- _Was zu tun ist_:
**a)** Nenne alle Substantive aus dem Textauszug, die auf „-ung“ enden.
**b)** Gib aus den Datensatzzeilen alles von der Zeile mit „Your task is to locate every instance of glasses“ bis hinunter zur Zeile mit „(482, 325), (505, 352)“ wortgetreu wieder, beide Zeilen eingeschlossen.

- _Textauszug_:
--*--

Im 17. und 18. Jahrhundert führten die vielfältigere Bewaffnung und die kompliziertere Gefechtstechnik in vielen Armeen zur Bildung von Stabsorganisationen (Militärwesen). Diesen oblagen die Kriegsvorbereitung und die Unterstützung der Heerführer im Felde. In der Schweiz entstanden erste Stabsorganisationen während der Mediationszeit (Armee).

--*--

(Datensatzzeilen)
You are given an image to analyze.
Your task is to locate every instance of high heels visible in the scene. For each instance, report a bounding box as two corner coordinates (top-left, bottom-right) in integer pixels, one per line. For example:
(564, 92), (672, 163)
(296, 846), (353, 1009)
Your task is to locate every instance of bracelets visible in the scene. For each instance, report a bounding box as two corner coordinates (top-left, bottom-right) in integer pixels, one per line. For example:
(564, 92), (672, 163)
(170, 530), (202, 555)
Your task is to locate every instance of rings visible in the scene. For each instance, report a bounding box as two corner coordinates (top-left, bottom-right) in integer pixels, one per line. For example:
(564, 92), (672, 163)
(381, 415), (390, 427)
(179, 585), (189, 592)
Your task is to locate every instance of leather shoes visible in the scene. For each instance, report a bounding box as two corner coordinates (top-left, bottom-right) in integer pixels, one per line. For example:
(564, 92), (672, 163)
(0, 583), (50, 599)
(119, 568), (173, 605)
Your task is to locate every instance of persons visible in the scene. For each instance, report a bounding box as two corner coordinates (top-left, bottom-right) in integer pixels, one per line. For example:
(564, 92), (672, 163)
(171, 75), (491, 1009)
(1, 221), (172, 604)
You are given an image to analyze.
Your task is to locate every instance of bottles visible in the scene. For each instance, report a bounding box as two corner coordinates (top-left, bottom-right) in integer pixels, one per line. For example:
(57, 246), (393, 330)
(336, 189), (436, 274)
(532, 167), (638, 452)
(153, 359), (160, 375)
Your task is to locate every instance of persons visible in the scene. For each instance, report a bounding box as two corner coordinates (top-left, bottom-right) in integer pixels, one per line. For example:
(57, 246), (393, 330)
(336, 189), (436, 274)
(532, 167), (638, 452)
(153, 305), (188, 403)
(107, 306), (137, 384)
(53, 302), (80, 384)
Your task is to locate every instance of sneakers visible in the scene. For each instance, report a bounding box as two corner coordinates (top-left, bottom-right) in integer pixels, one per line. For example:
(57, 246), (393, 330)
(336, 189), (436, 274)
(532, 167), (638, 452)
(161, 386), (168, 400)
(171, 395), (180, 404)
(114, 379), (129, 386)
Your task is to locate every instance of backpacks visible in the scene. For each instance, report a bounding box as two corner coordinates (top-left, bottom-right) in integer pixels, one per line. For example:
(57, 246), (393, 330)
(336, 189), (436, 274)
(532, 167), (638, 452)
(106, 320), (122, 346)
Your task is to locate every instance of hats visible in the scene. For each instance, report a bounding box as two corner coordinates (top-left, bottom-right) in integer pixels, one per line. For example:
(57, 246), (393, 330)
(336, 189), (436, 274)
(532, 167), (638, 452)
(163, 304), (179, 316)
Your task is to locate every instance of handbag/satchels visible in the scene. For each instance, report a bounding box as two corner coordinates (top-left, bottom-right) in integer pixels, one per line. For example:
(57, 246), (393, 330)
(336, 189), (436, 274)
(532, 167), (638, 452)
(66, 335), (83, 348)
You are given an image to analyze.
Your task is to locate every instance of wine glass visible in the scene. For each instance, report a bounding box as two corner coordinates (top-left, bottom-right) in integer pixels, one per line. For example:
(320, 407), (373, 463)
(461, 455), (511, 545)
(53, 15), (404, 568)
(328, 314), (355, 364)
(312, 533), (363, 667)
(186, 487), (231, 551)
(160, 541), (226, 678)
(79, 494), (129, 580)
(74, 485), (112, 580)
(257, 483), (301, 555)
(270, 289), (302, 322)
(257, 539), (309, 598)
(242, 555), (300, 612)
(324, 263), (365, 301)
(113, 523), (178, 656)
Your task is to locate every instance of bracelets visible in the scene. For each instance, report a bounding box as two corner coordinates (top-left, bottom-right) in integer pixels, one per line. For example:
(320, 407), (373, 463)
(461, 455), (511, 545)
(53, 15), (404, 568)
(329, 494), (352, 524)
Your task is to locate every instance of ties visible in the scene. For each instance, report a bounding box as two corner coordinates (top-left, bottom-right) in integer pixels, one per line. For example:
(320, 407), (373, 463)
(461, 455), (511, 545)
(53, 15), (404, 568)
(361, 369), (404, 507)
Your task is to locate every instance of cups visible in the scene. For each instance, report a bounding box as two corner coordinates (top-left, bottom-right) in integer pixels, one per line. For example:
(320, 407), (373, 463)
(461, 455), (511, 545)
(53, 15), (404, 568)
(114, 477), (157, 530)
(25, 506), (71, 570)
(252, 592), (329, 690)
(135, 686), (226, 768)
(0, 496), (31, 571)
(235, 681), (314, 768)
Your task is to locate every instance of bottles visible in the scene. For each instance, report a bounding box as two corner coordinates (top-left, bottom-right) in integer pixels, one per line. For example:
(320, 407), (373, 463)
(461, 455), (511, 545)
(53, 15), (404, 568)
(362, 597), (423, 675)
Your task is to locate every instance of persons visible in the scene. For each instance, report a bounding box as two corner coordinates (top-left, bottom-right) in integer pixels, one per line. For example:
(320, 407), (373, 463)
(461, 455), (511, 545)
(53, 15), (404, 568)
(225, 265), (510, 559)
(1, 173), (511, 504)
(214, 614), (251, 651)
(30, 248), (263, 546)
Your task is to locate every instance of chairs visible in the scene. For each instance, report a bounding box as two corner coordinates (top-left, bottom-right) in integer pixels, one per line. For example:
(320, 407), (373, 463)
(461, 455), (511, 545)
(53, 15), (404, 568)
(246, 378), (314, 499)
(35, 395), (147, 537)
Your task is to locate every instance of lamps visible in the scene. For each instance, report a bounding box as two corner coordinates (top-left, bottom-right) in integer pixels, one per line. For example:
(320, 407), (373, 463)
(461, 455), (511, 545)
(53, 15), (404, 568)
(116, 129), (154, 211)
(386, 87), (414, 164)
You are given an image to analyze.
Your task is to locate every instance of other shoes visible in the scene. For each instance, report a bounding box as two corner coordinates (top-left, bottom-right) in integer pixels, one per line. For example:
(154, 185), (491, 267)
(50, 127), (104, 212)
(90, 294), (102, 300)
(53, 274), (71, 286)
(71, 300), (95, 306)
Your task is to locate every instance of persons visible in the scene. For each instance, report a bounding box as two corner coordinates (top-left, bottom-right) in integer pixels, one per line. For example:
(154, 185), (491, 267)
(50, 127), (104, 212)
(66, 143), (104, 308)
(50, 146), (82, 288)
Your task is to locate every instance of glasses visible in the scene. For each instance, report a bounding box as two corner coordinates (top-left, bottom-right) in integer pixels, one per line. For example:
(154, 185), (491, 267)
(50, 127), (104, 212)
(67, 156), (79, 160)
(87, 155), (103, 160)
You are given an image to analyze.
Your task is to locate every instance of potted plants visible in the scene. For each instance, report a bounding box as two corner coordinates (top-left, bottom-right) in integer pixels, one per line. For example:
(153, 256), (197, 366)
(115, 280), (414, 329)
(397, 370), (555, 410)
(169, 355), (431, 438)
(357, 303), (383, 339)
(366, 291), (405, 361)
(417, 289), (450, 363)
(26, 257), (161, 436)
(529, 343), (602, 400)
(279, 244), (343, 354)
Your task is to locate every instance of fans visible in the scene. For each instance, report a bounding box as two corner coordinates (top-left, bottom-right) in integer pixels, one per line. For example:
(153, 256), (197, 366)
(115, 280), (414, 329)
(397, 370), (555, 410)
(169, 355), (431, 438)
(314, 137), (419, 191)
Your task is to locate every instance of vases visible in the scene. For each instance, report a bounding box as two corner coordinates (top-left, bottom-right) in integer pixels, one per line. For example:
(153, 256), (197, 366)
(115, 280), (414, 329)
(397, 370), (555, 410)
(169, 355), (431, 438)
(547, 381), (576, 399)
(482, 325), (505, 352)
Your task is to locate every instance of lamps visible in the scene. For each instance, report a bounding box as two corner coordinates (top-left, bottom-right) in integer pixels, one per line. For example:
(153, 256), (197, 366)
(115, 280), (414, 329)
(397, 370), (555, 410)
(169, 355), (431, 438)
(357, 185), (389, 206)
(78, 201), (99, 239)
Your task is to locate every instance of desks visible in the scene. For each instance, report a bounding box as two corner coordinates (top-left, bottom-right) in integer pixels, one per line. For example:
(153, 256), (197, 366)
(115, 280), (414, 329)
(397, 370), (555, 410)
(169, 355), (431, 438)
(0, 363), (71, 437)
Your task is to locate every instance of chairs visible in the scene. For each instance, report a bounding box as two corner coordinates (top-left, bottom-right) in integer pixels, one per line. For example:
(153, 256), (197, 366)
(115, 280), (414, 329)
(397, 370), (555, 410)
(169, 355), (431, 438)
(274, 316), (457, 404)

--*--

- _Antworten je Aufgabe_:
**a)** Bewaffnung, Bildung, Kriegsvorbereitung, Unterstützung

**b)**
Your task is to locate every instance of glasses visible in the scene. For each instance, report a bounding box as two corner coordinates (top-left, bottom-right) in integer pixels, one per line. For example:
(154, 185), (491, 267)
(50, 127), (104, 212)
(67, 156), (79, 160)
(87, 155), (103, 160)
You are given an image to analyze.
Your task is to locate every instance of potted plants visible in the scene. For each instance, report a bounding box as two corner coordinates (top-left, bottom-right) in integer pixels, one per line. For example:
(153, 256), (197, 366)
(115, 280), (414, 329)
(397, 370), (555, 410)
(169, 355), (431, 438)
(357, 303), (383, 339)
(366, 291), (405, 361)
(417, 289), (450, 363)
(26, 257), (161, 436)
(529, 343), (602, 400)
(279, 244), (343, 354)
Your task is to locate every instance of fans visible in the scene. For each instance, report a bounding box as two corner coordinates (top-left, bottom-right) in integer pixels, one per line. For example:
(153, 256), (197, 366)
(115, 280), (414, 329)
(397, 370), (555, 410)
(169, 355), (431, 438)
(314, 137), (419, 191)
Your task is to locate every instance of vases visible in the scene. For each instance, report a bounding box as two corner coordinates (top-left, bottom-right) in integer pixels, one per line. For example:
(153, 256), (197, 366)
(115, 280), (414, 329)
(397, 370), (555, 410)
(169, 355), (431, 438)
(547, 381), (576, 399)
(482, 325), (505, 352)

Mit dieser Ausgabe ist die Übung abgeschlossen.